Items from a data source
== == ==
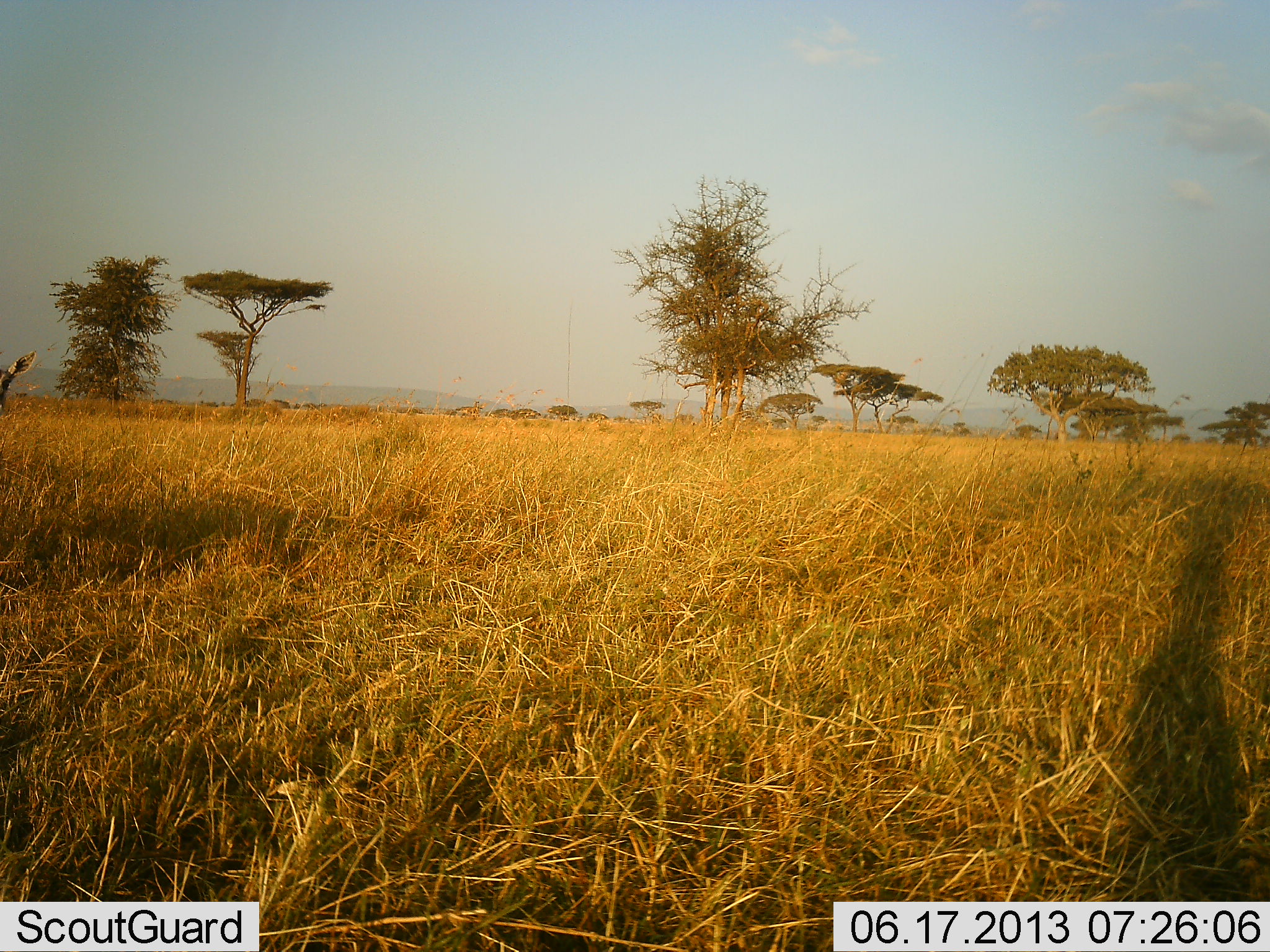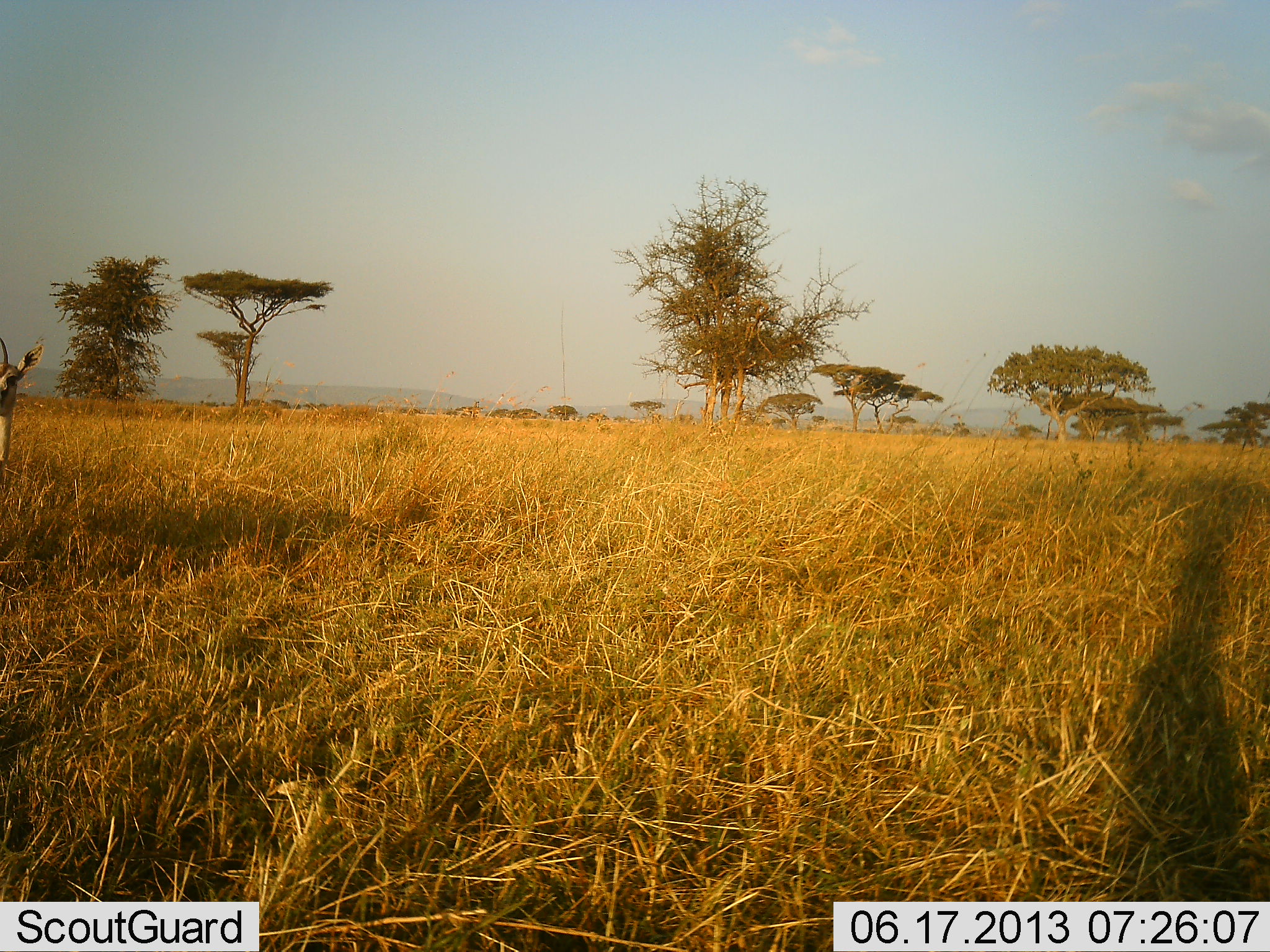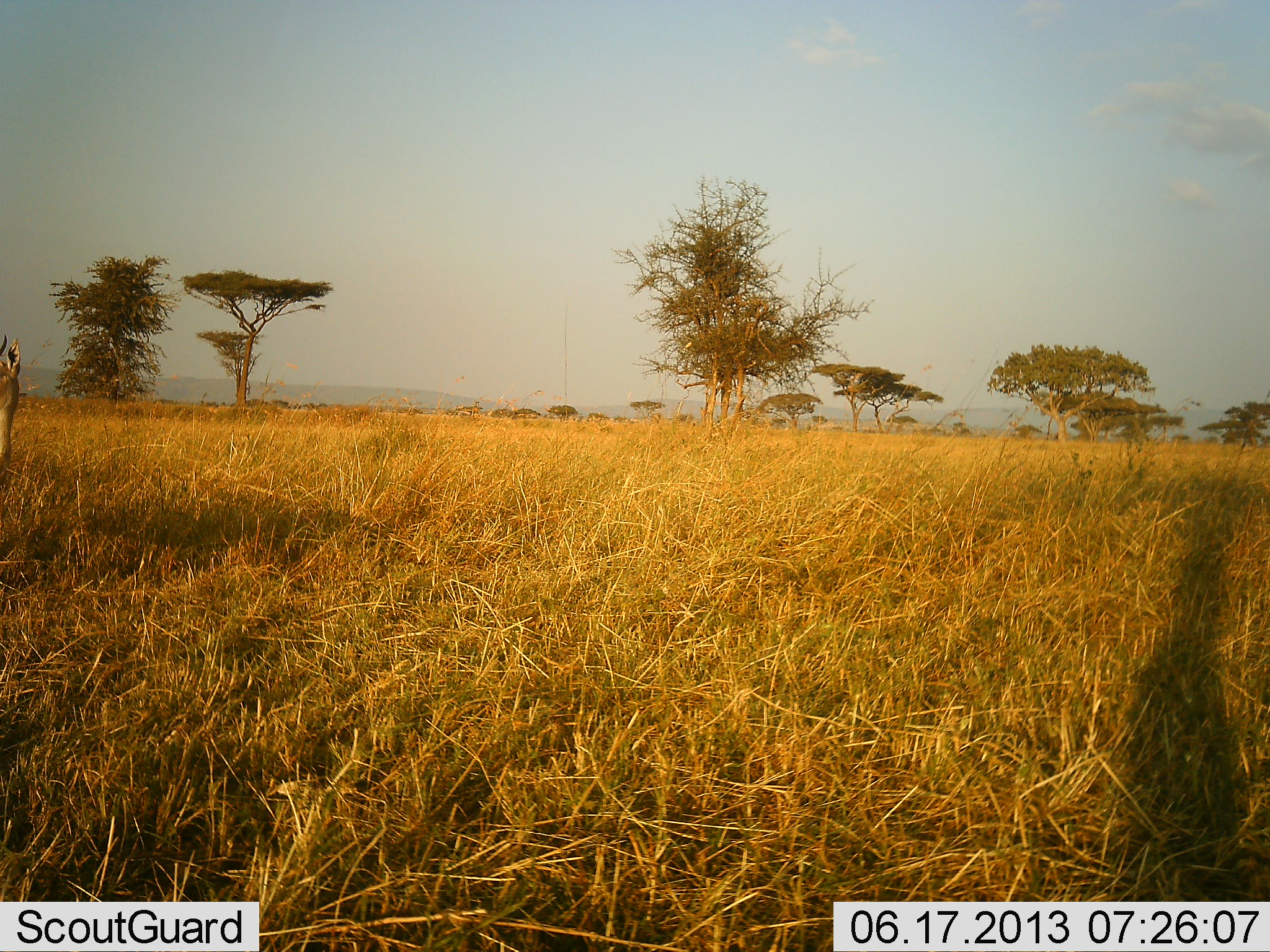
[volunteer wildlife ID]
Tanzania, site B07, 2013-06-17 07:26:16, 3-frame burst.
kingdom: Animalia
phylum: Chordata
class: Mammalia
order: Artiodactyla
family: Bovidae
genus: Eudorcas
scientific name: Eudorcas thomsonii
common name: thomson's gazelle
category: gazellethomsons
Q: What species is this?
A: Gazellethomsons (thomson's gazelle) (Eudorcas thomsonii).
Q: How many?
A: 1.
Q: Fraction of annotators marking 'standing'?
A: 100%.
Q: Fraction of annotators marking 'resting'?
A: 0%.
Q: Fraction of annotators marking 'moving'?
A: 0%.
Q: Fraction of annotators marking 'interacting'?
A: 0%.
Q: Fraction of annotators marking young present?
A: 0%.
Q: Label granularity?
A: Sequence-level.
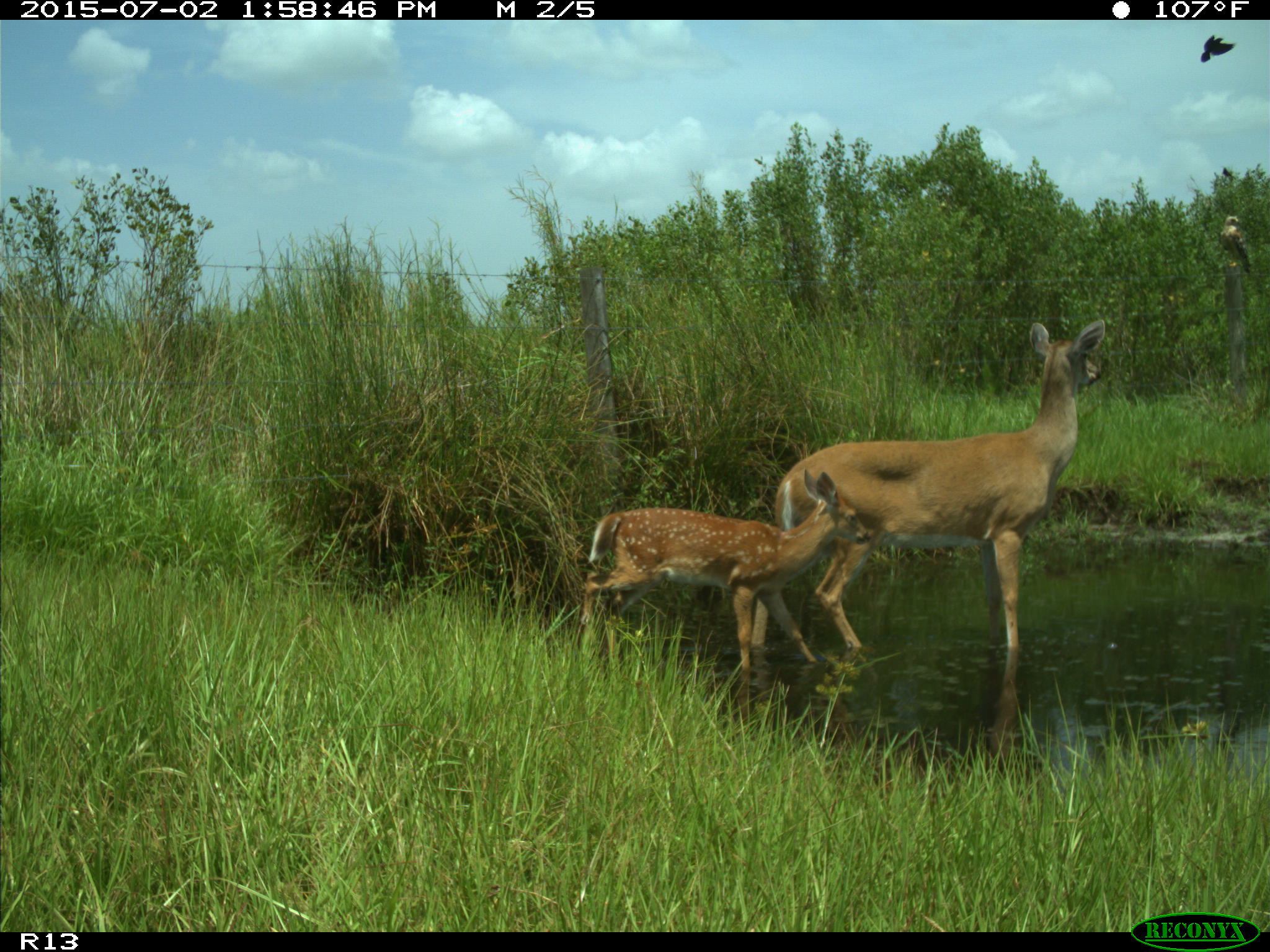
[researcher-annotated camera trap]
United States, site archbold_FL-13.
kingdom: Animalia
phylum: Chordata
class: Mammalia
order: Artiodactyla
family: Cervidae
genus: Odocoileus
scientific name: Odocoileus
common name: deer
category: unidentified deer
== == ==
*Description of the task:* Every line from the top of the entries through the line that holds "common name: thomson's gazelle" is to be quoted exactly, please, and nothing else; omit the pictures.

*Written reply:*
[volunteer wildlife ID]
Tanzania, site B07, 2013-06-17 07:26:16, 3-frame burst.
kingdom: Animalia
phylum: Chordata
class: Mammalia
order: Artiodactyla
family: Bovidae
genus: Eudorcas
scientific name: Eudorcas thomsonii
common name: thomson's gazelle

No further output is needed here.